My first bear was with an outfitter named “Norm, the Bear Man”. And the rug.
As related here and in several prior blogs, eight seasons with Norm as outfitter and guide (he had two additional guides), and never in the same location – each was distinct and different – and inviting me along to check baits and service my own (he had 85 bait locations in a 3000 sq-mile area), was like earning a university degree in bear habitat and culture. Then, I also had the privilege of sitting at breakfast with several American hunters who, on the most part, had hunted with Norm previously (for several of them every year) and had stories to share.
One American hunter, who had previously hunted that area with Norm, presented a video of his chosen morning hunt that evening after supper in the lodge where we were staying. I didn’t see the video but was told about it the following morning at breakfast. This American hunter was a pro videographer who published some of his material. Anyway, during his early morning hunt, a cow moose passed under his tree stand, stopped and gave birth to her calf! She got it up and going in a hurry because she was being followed by a black bear – the hunter got it all on his camera, plus the bear that he ended up shooting!

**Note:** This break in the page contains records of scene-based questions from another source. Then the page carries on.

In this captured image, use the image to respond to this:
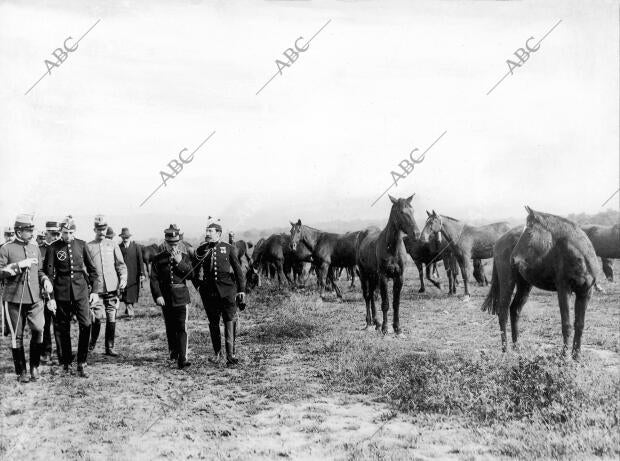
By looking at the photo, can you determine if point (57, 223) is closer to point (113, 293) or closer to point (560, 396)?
point (113, 293)

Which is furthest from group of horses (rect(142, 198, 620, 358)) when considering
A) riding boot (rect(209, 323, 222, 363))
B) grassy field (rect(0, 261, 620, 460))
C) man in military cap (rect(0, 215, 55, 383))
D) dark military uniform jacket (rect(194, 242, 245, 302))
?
man in military cap (rect(0, 215, 55, 383))

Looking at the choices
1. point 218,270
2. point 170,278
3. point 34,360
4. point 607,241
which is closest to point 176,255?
point 170,278

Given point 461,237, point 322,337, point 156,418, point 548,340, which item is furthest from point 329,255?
point 156,418

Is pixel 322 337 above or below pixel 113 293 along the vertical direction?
below

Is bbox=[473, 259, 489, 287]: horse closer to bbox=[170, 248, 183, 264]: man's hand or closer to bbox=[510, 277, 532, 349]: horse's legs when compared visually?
bbox=[510, 277, 532, 349]: horse's legs

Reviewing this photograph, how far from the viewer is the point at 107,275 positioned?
855 cm

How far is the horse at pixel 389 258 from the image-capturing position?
8984 millimetres

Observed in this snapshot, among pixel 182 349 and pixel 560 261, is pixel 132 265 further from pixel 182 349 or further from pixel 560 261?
pixel 560 261

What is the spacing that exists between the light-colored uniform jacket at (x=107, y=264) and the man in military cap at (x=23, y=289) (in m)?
1.37

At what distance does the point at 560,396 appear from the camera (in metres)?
4.92

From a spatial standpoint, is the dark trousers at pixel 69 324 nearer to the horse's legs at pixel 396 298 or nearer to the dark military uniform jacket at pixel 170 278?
the dark military uniform jacket at pixel 170 278

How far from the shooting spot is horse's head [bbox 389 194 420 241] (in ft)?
28.9

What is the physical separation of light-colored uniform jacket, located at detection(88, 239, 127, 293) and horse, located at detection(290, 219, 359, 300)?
827 cm

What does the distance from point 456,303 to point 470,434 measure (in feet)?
30.7
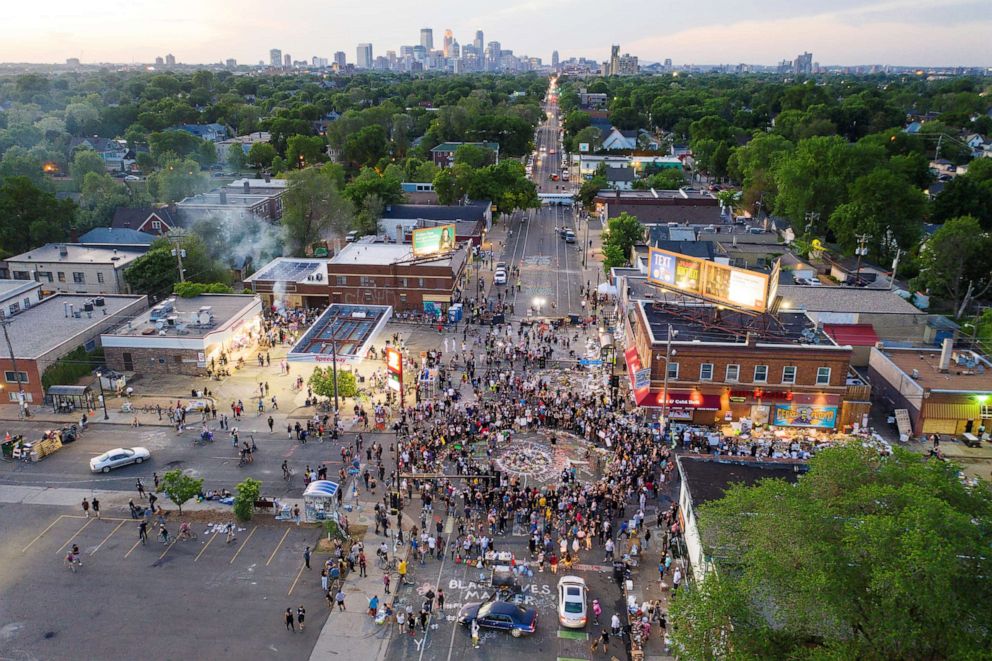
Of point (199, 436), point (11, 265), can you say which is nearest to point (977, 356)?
point (199, 436)

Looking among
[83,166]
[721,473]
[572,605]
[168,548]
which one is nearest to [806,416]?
[721,473]

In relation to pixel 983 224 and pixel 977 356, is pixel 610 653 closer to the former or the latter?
pixel 977 356

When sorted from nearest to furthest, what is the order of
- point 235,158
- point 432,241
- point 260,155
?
point 432,241 → point 235,158 → point 260,155

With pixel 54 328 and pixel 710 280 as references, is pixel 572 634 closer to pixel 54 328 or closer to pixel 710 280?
pixel 710 280

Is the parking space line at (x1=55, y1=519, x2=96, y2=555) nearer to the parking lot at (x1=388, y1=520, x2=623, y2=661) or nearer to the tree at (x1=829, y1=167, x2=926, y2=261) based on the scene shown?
the parking lot at (x1=388, y1=520, x2=623, y2=661)

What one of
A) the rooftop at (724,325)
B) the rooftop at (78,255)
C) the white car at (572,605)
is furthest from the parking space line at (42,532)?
the rooftop at (78,255)
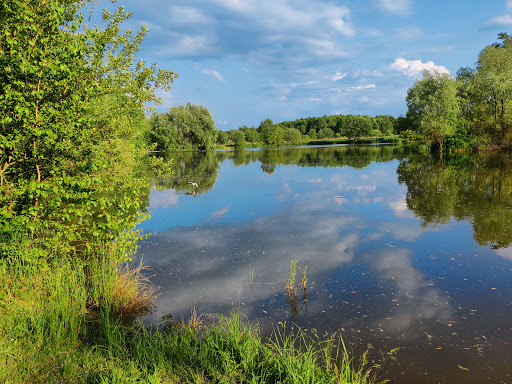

So there are many things to learn from an outfitter-guide, in that kind of environment that’s all inclusive in the cost!
Plus – of course the benefits of many hands helping with chores. I was involved not only in the baiting process, but also in the finding and retrieving of a big black bear in pitch darkness that the hunter wouldn’t search for after he’d shot it – and rightfully so! And I “barked orders” to the other voluteers (about six of us) to “bring A rifle” (NOT “rifles”!) with a commanding tone as none had thought of it, probably because of the law which says: “All rifles must be encased at sundown”! But you don’t go looking for a wounded or even a dead black bear without a light AND a firearm! And we don’t need or even want a “crowd” searching for a wounded or dead black bear in blackness! The bear was found dead under low lying branches of a fir tree, but safety mandates that no more than three are doing the search: One aims the light beam, another holds a firearm and the third is there as a helper/guide.
So whatever our choice in hunting a black bear – solo, with a partner or outfitter, we should only do so with some awareness of the potential positives and negatives of our choice, based on thorough research and recommendations of others with adequate experience.